BEGIN Text block
And it’s no surprise why. SEO – search engine optimization – is what you do to your web site to get it on page one on Google and the other search engines. That matters. A lot. Get on page one and your site gets viewed and business follows. Get on page five hundred, or even on page five, and your web site and your business may as well be the Invisible Man. Your site gets no traffic and your website investment goes largely down the drain.

But what exactly is search engine optimization? What (if anything) can you do to get your web site to rank better?

Well, there are so many things you can do to optimize your web site that that isn’t an easy question to answer. A book could be written about it. Several have.

But the rock bottom basics are that search engine optimization involves modifying and re-writing the code under the surface of a web site, and the text that people read on the surface, so that they both are more agreeable to search engines, and the ranking criteria they go by, than the code and text of competing pages.

Search engines also rank sites according to how many sites link to those sites, and (to a lesser degree) vice versa. Optimize the site code itself, optimize the text content, and develop incoming links, and do it better than the competition and voila. It all comes together to kick your page to the top.
END Text block
Instruction 1 |
Rescale the records in the stretch from "What is the absolute" through "Studying the scene", both lines included, and reproduce only those lines with their requests. Multiply every distance value in the answers by 0.35 and round each result to a whole number, with halves rounded up.
The text on search engine optimization and the records that follow have no connection to each other.
BEGIN Record excerpts
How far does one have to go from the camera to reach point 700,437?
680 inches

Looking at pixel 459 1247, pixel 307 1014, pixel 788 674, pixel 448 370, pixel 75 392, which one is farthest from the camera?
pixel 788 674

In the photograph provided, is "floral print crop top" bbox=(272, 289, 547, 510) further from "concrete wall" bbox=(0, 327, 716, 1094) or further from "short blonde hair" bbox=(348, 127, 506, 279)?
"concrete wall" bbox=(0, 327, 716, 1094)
END Record excerpts
BEGIN Record excerpts
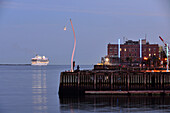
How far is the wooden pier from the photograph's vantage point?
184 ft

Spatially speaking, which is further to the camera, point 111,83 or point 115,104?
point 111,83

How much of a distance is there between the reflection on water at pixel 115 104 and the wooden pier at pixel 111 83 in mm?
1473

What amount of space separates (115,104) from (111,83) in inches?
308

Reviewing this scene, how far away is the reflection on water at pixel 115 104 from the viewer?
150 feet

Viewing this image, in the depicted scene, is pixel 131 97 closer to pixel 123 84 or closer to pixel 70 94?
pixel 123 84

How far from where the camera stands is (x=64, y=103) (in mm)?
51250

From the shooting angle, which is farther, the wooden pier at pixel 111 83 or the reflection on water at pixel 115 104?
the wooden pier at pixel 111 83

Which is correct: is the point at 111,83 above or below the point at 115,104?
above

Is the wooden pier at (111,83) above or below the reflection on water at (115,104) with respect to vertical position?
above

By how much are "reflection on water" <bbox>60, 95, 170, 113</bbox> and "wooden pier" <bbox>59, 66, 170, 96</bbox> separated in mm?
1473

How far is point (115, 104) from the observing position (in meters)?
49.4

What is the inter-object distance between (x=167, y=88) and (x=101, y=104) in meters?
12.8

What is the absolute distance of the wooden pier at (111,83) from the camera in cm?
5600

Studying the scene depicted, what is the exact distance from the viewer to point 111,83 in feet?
END Record excerpts
BEGIN Record excerpts
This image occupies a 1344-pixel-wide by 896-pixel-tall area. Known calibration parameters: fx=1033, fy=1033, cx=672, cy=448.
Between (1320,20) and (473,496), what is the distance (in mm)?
END Record excerpts
Instruction 2 |
Replace "Google" with "Bing" and rewrite the stretch of the search engine optimization text from "And it’s no" through "it. Several have.".

Answer 1 |
What is the absolute distance of the wooden pier at (111,83) from the camera in cm?
1960

Studying the scene depicted, what is the exact distance from the viewer to point 111,83 in feet?

Answer 2 |
And it’s no surprise why. SEO – search engine optimization – is what you do to your web site to get it on page one on Bing and the other search engines. That matters. A lot. Get on page one and your site gets viewed and business follows. Get on page five hundred, or even on page five, and your web site and your business may as well be the Invisible Man. Your site gets no traffic and your website investment goes largely down the drain.

But what exactly is search engine optimization? What (if anything) can you do to get your web site to rank better?

Well, there are so many things you can do to optimize your web site that that isn’t an easy question to answer. A book could be written about it. Several have.